◆ PAGE EXCERPT:
Ca(2+)-permeable channel associated with platelet-derived growth factor receptor in mesangial cells.

We used patch-clamp methods to study the effect of platelet-derived growth factor (PDGF) on Ca2+ entry in cultured rat glomerular mesangial cells. In cell-attached patches, application of 50 ng/ml PDGF-BB inside, but not outside, the pipette frequently induced channel openings. The unitary conductance was 0.67 +/- 0.09 pS (n = 8) with 110 mM Mn2+ and 1.03 +/- 0.19 pS (n = 11) with 110 mM Ca2+ as the charge carrier. Number of channels times open probability was 0.515 +/- 0.144 (n = 14) with intrapipette PDGF and 0.037 +/- 0.022 (n = 12) without. Channel kinetics were only slightly voltage dependent. There was no effect of replacing chloride with gluconate in excised inside-out patches, showing that the channel was cation selective. The permeability (P) ratio for PMn/PNa was 1.65 and for PCa/PNa was 1.24. With the use of amphotericin B " perforated" whole cell patches, PDGF induced a small inward current (-16.1 +/- 4.33 pA; n = 11, membrane potential = -70 mV) consistent with 3,000-4,000 channels/cell. In summary, we have described a very-low-conductance Ca(2+)-permeable channel in rat mesangial cells with the following properties. 1) Activation by PDGF-BB occurs only when applied in close proximity to the channel. 2) Once activated, open probability is only slightly voltage dependent. 3) Under normal circumstances, the channel would probably appear to be cation nonselective, but with a permeability to divalent more than monovalent cations. 4) This PDGF-induced channel could provide a ligand-gated pathway for Ca2+ entry into mesangial cells that does not require membrane depolarization.

◆ TRY IT: According to the abstract on the PDGF-associated channel, what was the unitary conductance with 110 mM Ca2+ as the charge carrier? The rows that come next have no connection to the abstract above.

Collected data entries
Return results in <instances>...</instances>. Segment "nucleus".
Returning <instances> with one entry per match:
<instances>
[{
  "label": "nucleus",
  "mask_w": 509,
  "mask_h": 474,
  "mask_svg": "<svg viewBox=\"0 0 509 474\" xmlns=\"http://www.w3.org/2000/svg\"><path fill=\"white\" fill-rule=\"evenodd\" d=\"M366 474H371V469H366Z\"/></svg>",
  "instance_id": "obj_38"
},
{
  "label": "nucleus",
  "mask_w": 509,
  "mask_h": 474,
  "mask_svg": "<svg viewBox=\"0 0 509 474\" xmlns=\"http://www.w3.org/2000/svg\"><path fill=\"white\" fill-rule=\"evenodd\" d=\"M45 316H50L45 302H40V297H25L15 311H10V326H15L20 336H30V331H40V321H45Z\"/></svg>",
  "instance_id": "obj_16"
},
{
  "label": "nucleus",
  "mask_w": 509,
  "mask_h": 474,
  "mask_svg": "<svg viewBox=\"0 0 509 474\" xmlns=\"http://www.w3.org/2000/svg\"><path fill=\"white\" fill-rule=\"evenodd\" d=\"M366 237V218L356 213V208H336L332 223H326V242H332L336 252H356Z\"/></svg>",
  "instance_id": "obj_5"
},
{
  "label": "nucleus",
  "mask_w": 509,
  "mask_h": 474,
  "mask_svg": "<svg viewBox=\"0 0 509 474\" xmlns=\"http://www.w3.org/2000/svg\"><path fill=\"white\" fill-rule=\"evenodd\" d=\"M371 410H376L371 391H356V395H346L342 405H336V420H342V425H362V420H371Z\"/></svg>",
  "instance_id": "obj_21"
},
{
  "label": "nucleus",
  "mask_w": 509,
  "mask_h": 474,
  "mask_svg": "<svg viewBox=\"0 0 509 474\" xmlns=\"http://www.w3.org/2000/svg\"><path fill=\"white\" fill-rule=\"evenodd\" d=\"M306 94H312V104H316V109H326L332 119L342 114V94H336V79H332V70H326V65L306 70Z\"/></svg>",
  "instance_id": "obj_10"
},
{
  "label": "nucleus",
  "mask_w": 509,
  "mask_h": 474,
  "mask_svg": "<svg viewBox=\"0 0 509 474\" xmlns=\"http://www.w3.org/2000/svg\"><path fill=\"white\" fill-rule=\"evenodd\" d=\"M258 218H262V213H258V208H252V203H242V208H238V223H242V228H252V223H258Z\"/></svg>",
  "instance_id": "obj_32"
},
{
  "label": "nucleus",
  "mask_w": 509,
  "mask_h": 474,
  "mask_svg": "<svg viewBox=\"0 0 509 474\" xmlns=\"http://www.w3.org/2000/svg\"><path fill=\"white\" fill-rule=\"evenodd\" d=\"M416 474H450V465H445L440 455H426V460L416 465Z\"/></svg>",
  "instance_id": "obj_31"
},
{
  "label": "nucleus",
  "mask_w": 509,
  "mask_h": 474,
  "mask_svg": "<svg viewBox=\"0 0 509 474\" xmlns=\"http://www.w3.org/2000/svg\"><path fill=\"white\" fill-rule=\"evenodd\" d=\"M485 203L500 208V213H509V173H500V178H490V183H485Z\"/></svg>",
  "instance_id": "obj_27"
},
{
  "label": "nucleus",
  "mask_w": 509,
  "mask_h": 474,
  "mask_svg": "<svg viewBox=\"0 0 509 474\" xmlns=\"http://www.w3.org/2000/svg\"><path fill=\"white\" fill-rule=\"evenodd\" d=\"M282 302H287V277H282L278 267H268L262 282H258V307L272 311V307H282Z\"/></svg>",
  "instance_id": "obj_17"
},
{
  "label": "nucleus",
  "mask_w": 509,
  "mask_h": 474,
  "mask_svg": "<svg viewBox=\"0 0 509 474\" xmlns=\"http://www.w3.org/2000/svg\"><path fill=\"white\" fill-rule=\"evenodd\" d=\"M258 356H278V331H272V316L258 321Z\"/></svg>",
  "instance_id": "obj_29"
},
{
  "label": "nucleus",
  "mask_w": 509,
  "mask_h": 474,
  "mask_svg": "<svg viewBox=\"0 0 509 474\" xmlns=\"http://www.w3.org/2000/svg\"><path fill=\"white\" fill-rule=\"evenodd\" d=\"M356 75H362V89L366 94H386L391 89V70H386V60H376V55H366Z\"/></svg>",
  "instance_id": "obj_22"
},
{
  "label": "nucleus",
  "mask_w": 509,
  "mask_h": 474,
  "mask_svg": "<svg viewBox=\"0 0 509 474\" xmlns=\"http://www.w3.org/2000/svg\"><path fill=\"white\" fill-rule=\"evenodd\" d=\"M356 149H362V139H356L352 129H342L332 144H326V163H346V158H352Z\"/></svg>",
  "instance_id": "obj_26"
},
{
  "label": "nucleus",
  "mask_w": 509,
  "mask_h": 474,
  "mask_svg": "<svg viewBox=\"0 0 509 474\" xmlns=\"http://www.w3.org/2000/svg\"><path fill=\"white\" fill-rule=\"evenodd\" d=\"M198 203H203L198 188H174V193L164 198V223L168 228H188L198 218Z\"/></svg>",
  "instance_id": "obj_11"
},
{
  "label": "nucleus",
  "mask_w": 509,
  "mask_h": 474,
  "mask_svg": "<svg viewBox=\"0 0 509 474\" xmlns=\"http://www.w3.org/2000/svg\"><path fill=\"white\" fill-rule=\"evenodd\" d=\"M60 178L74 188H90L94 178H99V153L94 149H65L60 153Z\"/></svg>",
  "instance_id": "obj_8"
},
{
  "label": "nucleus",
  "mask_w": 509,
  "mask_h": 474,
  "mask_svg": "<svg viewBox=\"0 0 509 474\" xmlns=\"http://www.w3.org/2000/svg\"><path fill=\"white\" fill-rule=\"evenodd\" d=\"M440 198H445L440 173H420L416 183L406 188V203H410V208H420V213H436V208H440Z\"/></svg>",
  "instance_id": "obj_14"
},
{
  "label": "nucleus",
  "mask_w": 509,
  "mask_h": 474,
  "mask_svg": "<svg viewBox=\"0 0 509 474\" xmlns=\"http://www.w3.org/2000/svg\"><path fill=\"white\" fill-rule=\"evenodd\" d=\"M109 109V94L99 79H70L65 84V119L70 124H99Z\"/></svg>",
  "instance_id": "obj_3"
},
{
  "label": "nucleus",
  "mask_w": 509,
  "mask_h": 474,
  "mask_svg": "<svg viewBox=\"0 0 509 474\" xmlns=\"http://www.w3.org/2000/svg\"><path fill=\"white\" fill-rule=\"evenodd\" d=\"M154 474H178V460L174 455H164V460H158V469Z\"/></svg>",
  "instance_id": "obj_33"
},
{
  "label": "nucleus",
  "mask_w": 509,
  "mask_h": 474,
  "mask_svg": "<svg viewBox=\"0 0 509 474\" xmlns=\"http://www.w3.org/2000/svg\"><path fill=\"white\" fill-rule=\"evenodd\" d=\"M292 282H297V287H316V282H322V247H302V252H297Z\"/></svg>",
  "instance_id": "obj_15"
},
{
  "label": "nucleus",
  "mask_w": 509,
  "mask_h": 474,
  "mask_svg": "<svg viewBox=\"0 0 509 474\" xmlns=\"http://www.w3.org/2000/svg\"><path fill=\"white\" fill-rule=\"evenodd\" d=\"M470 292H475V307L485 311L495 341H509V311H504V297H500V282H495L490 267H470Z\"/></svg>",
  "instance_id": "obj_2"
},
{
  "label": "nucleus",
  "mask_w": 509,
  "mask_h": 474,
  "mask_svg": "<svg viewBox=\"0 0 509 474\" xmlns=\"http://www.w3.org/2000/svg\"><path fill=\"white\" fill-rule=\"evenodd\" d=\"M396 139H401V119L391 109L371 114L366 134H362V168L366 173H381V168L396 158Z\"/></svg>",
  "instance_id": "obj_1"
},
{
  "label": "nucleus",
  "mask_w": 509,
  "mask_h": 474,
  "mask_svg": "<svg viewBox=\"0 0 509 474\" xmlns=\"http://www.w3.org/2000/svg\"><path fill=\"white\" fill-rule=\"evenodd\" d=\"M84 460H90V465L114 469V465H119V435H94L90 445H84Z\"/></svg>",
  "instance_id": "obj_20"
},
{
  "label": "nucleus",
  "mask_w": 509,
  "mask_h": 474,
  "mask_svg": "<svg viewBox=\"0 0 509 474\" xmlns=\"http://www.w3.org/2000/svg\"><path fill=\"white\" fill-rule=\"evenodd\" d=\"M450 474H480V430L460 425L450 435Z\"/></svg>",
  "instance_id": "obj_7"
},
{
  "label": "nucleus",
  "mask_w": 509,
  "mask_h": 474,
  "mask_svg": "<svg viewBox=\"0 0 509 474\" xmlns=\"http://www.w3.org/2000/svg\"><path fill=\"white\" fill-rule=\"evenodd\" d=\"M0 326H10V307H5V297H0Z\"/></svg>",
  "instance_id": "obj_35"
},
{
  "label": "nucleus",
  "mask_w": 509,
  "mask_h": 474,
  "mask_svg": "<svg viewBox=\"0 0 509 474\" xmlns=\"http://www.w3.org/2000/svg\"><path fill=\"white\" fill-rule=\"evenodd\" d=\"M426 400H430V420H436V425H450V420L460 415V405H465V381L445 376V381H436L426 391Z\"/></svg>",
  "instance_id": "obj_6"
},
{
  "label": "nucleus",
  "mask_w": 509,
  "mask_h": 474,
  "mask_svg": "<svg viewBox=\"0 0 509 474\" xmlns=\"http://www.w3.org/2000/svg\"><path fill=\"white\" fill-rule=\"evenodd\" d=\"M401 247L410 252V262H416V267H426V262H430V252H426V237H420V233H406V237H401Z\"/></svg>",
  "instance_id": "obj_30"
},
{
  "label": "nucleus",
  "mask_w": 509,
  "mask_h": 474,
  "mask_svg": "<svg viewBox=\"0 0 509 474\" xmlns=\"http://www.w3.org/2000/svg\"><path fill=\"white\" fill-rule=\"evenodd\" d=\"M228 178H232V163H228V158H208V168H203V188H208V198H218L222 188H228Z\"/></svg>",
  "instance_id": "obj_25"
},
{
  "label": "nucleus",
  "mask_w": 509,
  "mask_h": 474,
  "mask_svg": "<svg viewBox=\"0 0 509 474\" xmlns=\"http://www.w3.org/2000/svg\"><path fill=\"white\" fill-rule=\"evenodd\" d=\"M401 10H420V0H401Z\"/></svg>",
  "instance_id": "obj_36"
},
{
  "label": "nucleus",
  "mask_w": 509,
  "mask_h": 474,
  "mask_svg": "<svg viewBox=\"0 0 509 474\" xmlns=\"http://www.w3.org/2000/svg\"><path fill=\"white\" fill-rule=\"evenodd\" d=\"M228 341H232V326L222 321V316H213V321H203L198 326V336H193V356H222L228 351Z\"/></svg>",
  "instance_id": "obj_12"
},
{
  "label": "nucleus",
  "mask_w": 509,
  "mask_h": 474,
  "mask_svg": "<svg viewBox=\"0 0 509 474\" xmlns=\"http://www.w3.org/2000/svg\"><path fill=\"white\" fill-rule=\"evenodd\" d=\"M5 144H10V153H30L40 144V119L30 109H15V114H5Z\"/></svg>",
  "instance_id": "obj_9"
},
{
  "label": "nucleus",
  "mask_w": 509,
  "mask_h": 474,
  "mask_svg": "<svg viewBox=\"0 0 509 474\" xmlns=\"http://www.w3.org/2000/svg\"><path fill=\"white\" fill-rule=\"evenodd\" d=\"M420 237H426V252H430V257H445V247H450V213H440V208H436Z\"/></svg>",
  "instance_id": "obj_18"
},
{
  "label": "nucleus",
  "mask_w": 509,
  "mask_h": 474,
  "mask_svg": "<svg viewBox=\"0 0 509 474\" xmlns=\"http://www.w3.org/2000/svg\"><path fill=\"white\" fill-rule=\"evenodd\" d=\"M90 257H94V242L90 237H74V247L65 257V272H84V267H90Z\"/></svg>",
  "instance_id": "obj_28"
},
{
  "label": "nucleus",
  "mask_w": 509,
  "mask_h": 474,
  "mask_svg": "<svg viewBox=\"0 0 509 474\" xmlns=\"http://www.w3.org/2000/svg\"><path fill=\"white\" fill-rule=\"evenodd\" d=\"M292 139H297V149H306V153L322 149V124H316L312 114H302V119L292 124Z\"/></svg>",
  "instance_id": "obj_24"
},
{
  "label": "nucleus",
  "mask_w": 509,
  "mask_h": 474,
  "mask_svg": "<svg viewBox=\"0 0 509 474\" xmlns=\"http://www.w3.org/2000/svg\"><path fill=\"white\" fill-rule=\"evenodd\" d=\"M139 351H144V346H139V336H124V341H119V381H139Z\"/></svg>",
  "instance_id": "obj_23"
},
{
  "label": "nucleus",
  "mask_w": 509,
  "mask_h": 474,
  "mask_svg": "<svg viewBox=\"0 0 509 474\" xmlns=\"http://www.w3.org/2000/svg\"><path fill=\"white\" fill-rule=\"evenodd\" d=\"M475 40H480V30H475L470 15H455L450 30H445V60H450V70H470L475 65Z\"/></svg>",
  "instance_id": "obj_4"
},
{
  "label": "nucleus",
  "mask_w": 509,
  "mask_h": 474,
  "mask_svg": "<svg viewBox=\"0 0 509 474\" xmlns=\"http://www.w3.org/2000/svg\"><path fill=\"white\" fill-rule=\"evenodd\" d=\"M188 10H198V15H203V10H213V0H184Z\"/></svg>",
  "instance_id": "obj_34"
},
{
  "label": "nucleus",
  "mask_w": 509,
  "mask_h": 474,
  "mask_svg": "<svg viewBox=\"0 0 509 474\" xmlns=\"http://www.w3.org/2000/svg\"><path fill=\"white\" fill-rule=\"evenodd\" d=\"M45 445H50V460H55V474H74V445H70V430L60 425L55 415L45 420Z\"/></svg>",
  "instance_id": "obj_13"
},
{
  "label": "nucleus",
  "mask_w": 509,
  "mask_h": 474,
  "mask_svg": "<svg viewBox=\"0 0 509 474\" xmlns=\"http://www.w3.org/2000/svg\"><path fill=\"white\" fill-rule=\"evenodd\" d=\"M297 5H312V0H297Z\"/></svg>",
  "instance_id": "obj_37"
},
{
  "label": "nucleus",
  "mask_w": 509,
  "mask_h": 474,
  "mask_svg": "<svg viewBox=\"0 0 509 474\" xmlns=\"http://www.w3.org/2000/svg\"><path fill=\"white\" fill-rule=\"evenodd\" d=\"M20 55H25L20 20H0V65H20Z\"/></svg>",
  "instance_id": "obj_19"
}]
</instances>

◆ RESPONSE AREA: 1.03 +/- 0.19 pS (n = 11).